> TEXT FOR ANALYSIS
......

We first read about the Holy Spirit in the Bible in Genesis 1:2, where He is identified as “the Spirit of God.” He is further known as “the Spirit of the LORD” or “the Spirit of Jehovah” (2 Samuel 23:2, ASV), “the Spirit of truth” (John 14:17), and “the Helper” or “the Comforter” (John 14:26, KJV). Without question, the Holy Spirit is the “one Spirit” about Whom we read in Ephesians 4:4.
Should we describe the Spirit of God as a person, or simply as a force? We are not asking if He is a human being – we know that the Holy Spirit is not a human and does not take on the form of a man. But, we ask again, is God’s Spirit a person, or a thing? Should we say “He” or “It” when we speak about the Holy Spirit and His activities?

......

> TASKS TO PERFORM
a) Summarize the passage about the Holy Spirit in two sentences.
b) Retype the passage about the Holy Spirit word for word, starting with "Should we describe" and going on through "and His activities?".
c) In the passage about the Holy Spirit, which verse is given as the place where we first read about Him?

......

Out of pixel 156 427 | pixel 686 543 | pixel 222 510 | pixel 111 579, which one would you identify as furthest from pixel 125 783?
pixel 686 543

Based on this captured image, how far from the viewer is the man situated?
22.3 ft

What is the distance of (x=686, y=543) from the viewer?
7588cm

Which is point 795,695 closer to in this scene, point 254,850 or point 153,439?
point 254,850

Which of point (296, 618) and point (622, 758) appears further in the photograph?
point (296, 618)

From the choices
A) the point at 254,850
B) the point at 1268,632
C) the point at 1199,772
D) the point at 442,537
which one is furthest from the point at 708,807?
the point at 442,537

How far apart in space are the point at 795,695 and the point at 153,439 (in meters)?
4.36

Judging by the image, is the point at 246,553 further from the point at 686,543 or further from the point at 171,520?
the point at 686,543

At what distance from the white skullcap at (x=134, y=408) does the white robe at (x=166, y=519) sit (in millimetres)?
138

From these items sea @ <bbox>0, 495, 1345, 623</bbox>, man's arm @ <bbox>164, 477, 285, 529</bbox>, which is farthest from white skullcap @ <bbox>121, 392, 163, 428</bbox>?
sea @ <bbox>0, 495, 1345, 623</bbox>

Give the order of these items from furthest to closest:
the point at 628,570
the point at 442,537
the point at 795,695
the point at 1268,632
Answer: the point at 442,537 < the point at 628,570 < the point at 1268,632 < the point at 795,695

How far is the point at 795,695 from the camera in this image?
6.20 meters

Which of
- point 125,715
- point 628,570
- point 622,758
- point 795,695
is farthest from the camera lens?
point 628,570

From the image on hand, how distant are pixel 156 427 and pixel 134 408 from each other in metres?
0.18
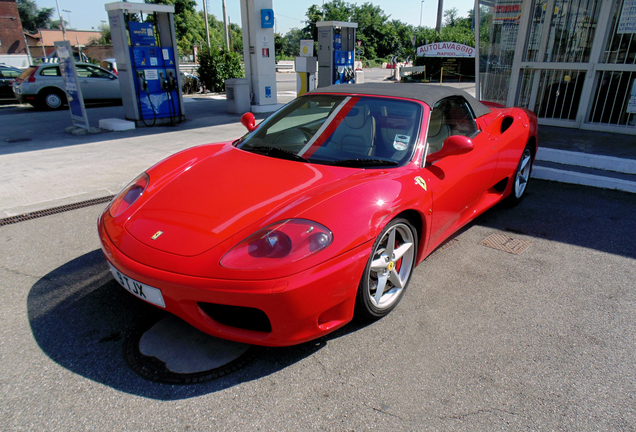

......

> RESULTS
a) The Holy Spirit first appears in the Bible in Genesis 1:2 as "the Spirit of God" and is also called "the Spirit of the LORD," "the Spirit of truth," and "the Helper" or "the Comforter." The passage then asks whether God's Spirit should be described as a person or as a force, and whether we should say "He" or "It" when we speak of Him.

b)
Should we describe the Spirit of God as a person, or simply as a force? We are not asking if He is a human being – we know that the Holy Spirit is not a human and does not take on the form of a man. But, we ask again, is God’s Spirit a person, or a thing? Should we say “He” or “It” when we speak about the Holy Spirit and His activities?

c) Genesis 1:2